====== Fragment tekstu ======

Kupno konia

sotniax, ale tam wcale nie ma wolowybiegówki dla sportowych. W opisie jest, że pastwiska są dla hodowlanych.
A chodziło o wolnowybiegówkę z infrasturikturą. 11 ha to nie jest dużo na spory ośrodek z pastwiskami. Policzmy minimalnie: ze 2 ha to zabudowania i place, drogi.
Zostaje 9 ha na pastwiska, czyli mogłoby być na nich 18 koni, zgodnie ze sztuką wypasu.
A tam są stajnie na 36 boksów. czyli, gdyby te konia miały mieć padoki przez cały dzień, nawet przy niepełnym obłożeniu - odpadają ze 4 ha (raczej 8 ha).
Czyli pastwisk (5 ha) wystarczy dla 10 koni, co lada chwila zajmą (hodowlane) konie wyłącznie właścicieli.
Obrazki obrazkami, a liczby - liczbami.

====== Dane do przeglądu ======

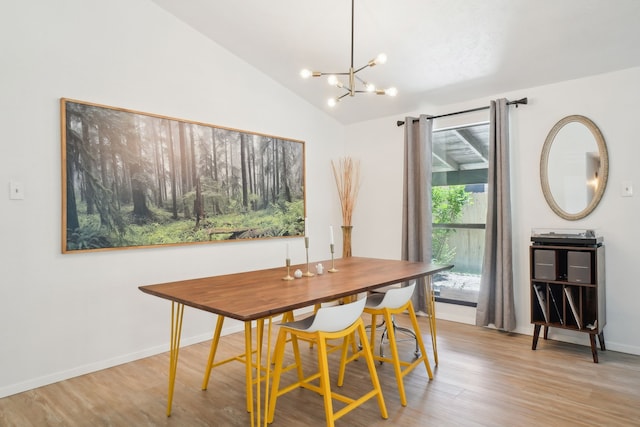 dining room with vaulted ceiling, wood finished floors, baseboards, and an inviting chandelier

======
====== Dane do przeglądu ======

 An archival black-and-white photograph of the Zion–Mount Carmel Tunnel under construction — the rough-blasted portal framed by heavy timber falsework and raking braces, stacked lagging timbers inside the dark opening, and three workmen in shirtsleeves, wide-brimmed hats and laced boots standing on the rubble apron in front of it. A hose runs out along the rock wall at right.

======
====== Dane do przeglądu ======

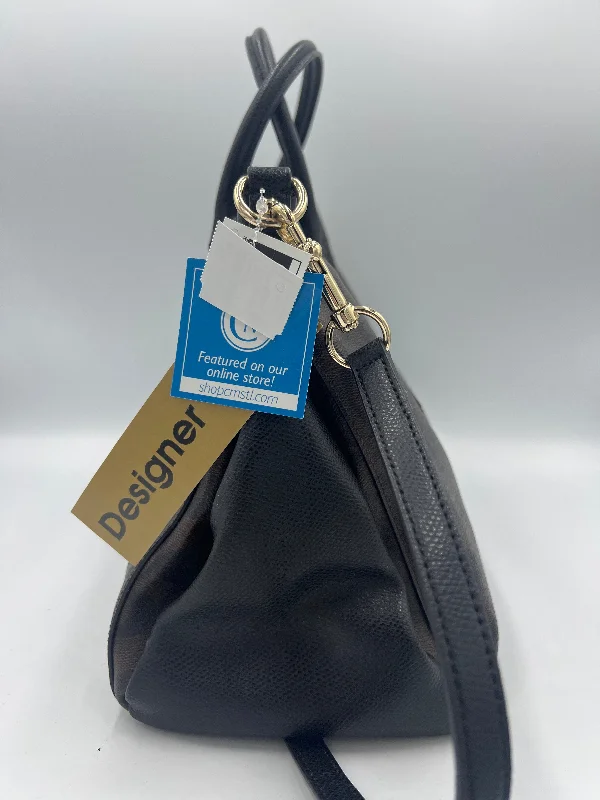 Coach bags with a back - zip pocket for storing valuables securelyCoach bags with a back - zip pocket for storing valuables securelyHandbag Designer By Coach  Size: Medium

======

**Przydzielone zadanie 1**
Streść w dwóch zdaniach tekst o pastwiskach dla koni.
**Przydzielone zadanie 2**
Dopisz kolejny fragment tekstu o pastwiskach dla koni, zaczynając po jego ostatnim zdaniu.
Wpisy pochodzą z innego źródła.

**Pole odpowiedzi 1**
Według tekstu w ośrodku nie ma wolnowybiegówki dla koni sportowych, a opisane pastwiska są przeznaczone dla koni hodowlanych. Z wyliczenia wynika, że z 11 ha, po odjęciu zabudowań oraz padoków dla koni ze stajni na 36 boksów, zostaje około 5 ha pastwisk, które wystarczą dla 10 koni i wkrótce zajmą je hodowlane konie właścicieli.

**Pole odpowiedzi 2**
Halo, w tym rejonie akurat są piaszczyste, słabe gleby więc nikt nie liczy hektar na dwa konie, w wiatach myślę że jest siano - moje maja dostęp do siana nawet w lecie na podobnych glebach
halo może nie stoją non stop tylko np. mają otwarte padtwisko na np. 4 h dziennie? A później stoją przy sianie na padoku?
U mnie tak jest w obecnej stajni i w tej co stawiam to samo. Cały teren jest ogrodzony i trzeba tam też sprzątać. Wzięcie sobie na głowę za dużo może się odbić gorzej na koniach niż nie idealne podejście.
Pytanie było o wolnowybiegówkę(!!!) z dobrą infrastrukturą sportową.
jeśli konie stoją na sianie (to inna sprawa) to nie są na pastwiskach.
Jeśli gleby słabe, tym bardziej nie może być mowy o pastwiskach na mniej niż 0.5 ha na konia, to najwyżej tzw. zielone padoki.
Które wkrótce przestaną być zielone.
U "nas" było 8 ha pastwiska w jednym miejscu. Wypasało się na tym ok. 20 klaczy (mała stadnina). Potem trzeba było przepędzać na drugą stronę drogi, na następne 6-7 ha.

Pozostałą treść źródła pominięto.